Por sob os escombros do prédio da empresa de segurança, jazia o corpo ainda vivo de uma jovem senhora de seus quase trinta e cinco anos. Pálida, apática e coberta de cimento, lenta e dolorosamente seu ser se fundia com as ruínas.

Não que ela tivesse desistido, pelo contrário, seu coração sozinho bombeava o sangue de todos os feridos, como se a própria estrutura metálica da edificação tivesse se transformado em veias e artérias.

"Sinto muito medo", foi o que ela me disse vinte anos depois do acidente. Me confessou que de alguma forma sua mente ainda estava presa aos destroços. Como o pneu velho que atirado ao mar se transforma em milhões de pequeninos seres que em sua superfície encontram moradia, assim também as memórias se fundem aos cacos das lembranças, que costuradas em redes nervosas sangram muito para ser removidas.

Ainda assim, presa e curvada, nunca a vi desistir. Era como se seu coração tivesse desenvolvido uma habilidade de sobreviver e carregar o corpo adiante, mesmo quando o cérebro há muito já havia desistido.

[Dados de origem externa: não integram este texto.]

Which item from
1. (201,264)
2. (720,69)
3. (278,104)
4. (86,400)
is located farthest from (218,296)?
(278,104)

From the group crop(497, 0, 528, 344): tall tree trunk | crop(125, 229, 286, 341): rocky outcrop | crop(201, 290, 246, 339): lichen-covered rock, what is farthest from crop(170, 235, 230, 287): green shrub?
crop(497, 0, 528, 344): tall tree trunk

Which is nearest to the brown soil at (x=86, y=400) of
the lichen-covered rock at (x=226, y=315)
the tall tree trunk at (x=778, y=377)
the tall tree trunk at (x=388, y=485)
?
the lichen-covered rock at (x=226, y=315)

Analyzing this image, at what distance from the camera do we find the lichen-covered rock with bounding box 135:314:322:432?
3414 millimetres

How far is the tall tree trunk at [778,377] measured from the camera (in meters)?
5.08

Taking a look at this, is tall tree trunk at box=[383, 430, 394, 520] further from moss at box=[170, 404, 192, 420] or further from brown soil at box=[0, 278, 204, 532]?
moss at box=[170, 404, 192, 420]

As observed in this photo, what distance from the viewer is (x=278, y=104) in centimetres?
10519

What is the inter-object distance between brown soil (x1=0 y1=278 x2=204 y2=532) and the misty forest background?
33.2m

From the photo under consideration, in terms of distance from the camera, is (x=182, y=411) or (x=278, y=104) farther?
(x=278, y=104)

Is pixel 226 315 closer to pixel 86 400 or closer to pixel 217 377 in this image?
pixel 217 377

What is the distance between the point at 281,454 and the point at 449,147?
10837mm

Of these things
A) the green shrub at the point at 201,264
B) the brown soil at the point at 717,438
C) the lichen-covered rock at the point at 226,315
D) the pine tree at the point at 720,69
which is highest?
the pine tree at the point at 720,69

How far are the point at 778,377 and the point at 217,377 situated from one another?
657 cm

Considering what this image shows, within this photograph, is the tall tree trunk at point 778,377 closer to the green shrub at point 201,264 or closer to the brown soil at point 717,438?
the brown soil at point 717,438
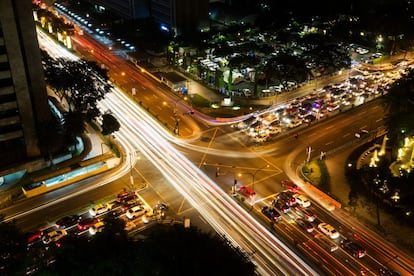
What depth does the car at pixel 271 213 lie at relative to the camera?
7319 centimetres

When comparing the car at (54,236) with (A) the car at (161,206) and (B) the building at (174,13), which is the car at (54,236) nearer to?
(A) the car at (161,206)

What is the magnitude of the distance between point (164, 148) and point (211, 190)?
18627 millimetres

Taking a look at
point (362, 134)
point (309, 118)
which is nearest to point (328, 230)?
point (362, 134)

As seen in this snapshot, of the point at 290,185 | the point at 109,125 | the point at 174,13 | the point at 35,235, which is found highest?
the point at 174,13

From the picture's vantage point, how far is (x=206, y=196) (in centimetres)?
7869

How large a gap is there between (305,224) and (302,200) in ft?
19.1

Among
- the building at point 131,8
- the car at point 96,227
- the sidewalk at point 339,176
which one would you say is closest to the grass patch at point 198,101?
the sidewalk at point 339,176

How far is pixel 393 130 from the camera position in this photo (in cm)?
8444

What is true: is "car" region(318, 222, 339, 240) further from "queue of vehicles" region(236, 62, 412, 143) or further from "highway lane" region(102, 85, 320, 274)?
"queue of vehicles" region(236, 62, 412, 143)

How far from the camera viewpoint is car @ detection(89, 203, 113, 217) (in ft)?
243

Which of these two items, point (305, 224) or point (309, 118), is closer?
point (305, 224)

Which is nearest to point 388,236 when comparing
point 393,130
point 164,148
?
point 393,130

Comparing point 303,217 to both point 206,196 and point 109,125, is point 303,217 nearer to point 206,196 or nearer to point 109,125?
point 206,196

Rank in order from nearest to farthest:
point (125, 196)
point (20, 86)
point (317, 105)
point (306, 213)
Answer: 1. point (306, 213)
2. point (125, 196)
3. point (20, 86)
4. point (317, 105)
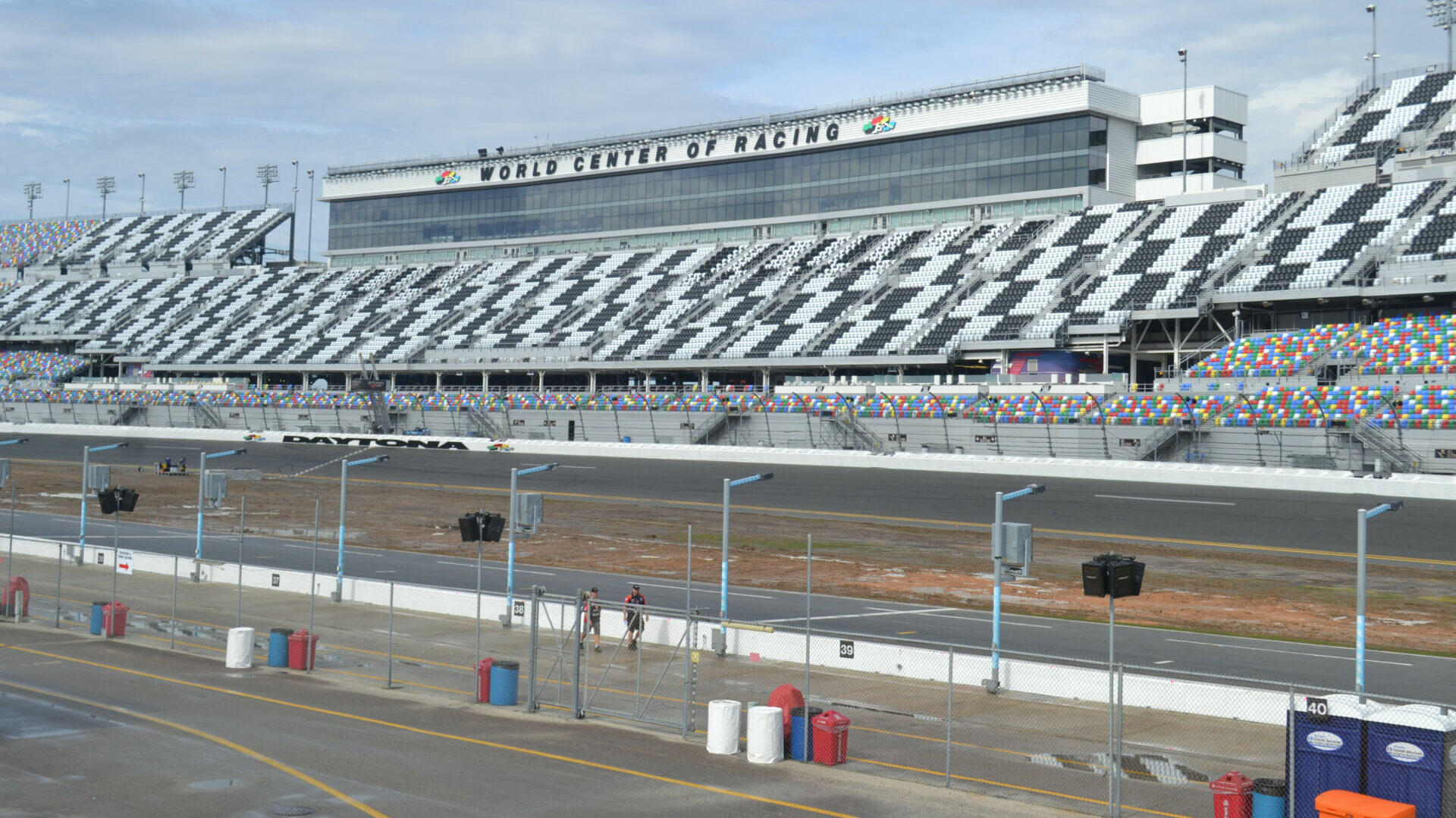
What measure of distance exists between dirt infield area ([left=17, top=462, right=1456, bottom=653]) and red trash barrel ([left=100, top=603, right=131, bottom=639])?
14886 millimetres

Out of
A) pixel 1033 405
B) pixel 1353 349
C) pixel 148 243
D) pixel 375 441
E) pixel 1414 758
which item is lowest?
pixel 1414 758

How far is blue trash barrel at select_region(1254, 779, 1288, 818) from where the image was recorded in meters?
13.6

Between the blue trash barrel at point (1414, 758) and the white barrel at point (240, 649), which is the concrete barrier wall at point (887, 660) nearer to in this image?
the white barrel at point (240, 649)

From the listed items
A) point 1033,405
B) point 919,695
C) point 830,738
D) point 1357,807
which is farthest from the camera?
point 1033,405

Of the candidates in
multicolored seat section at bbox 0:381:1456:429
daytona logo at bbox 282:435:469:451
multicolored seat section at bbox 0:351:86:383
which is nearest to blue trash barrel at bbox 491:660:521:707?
multicolored seat section at bbox 0:381:1456:429

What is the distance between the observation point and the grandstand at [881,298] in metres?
59.0

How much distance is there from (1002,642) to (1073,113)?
6083cm

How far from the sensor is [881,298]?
8094cm

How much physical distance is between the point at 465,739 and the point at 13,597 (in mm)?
17222

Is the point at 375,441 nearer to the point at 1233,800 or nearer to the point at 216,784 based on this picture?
the point at 216,784

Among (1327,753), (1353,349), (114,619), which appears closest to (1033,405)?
(1353,349)

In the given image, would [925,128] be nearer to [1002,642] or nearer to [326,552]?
[326,552]

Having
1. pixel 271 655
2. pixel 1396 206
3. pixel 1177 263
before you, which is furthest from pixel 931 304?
pixel 271 655

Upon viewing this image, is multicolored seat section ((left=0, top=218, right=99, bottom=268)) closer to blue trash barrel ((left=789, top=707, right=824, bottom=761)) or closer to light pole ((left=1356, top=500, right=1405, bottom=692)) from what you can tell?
blue trash barrel ((left=789, top=707, right=824, bottom=761))
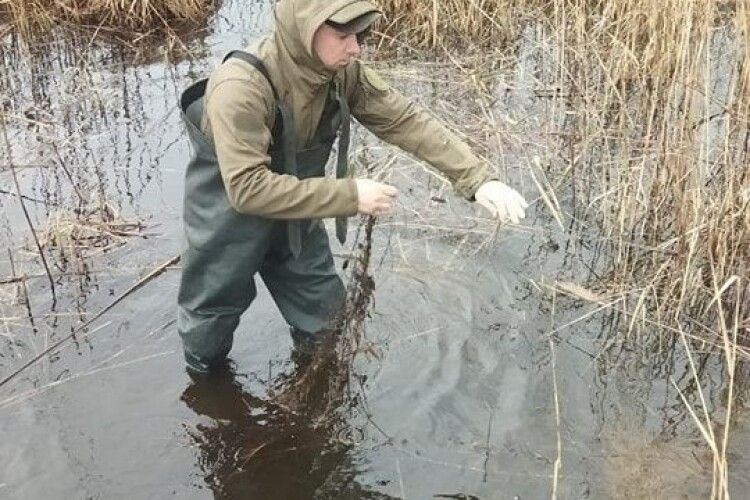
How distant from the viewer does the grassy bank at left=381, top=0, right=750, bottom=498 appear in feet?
11.3

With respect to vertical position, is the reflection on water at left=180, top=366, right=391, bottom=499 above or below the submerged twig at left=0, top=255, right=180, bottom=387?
below

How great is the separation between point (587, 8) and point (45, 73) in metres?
4.21

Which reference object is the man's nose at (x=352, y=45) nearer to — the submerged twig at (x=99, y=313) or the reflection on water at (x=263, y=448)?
the reflection on water at (x=263, y=448)

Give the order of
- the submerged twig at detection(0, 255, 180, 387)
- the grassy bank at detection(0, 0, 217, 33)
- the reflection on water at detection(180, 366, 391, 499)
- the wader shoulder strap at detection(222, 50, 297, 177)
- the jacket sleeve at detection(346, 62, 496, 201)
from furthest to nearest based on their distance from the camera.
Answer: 1. the grassy bank at detection(0, 0, 217, 33)
2. the submerged twig at detection(0, 255, 180, 387)
3. the reflection on water at detection(180, 366, 391, 499)
4. the jacket sleeve at detection(346, 62, 496, 201)
5. the wader shoulder strap at detection(222, 50, 297, 177)

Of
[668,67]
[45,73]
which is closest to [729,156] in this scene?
[668,67]

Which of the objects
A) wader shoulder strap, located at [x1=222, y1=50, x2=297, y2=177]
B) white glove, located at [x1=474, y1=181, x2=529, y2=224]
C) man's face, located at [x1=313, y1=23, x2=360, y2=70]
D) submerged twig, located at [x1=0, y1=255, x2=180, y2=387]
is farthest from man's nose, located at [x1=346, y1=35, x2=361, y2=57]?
submerged twig, located at [x1=0, y1=255, x2=180, y2=387]

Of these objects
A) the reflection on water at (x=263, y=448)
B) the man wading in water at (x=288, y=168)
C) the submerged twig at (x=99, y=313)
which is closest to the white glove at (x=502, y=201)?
the man wading in water at (x=288, y=168)

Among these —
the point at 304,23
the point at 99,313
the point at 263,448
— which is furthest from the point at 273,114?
the point at 99,313

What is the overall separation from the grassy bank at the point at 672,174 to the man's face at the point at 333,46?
139 centimetres

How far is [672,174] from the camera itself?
12.7 ft

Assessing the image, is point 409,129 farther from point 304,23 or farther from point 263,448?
→ point 263,448

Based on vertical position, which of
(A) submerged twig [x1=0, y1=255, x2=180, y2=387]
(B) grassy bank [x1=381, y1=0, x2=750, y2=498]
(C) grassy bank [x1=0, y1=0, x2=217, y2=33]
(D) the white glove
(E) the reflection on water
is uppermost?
(C) grassy bank [x1=0, y1=0, x2=217, y2=33]

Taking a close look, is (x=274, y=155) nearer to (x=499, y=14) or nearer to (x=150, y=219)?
(x=150, y=219)

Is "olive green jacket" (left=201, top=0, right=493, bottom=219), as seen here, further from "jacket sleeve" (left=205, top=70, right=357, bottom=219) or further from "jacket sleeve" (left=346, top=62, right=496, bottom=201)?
"jacket sleeve" (left=346, top=62, right=496, bottom=201)
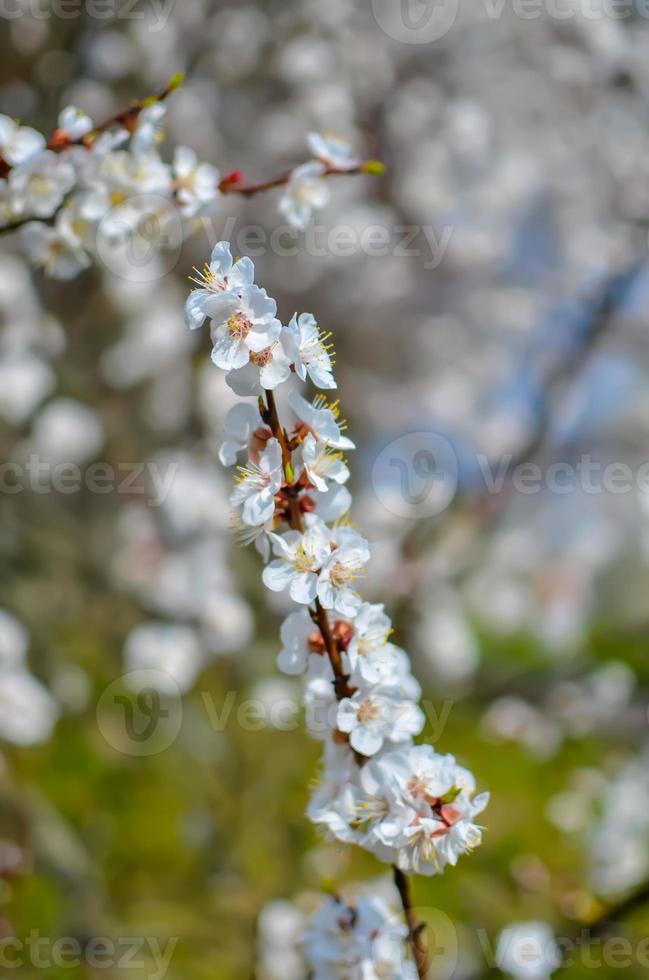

Foi através dessa vontade que tive o privilégio de assistir seu renascimento, enquanto rastejava para fora de seu mundo reprimido. "Não é questão de força ou fraqueza, mas de saber que ainda tenho muito o que fazer", me falou depois.

E ela fez mesmo.

Caminhou por onde outros diziam ser impossível, escutou atentamente os que não tinham voz, carregou no colo os que não podiam andar. Incansável e humilde, nunca a vi pedir parabéns, nem nunca a vi se sentir lisonjeada com as palmas. Em sua cabeça sua missão era clara: fazer o bem é o único caminho possível, o que existe para ser elogiado?

Um dia reapareceu radiante e me disse com uma enorme verdade: "obrigado por me libertar". E eu respondi: não somos dois você e eu, nossa liberdade é compartilhada. Eu que preciso lhe agradecer por me abraçar tão forte quando as vigas cederam. Obrigado, mãe.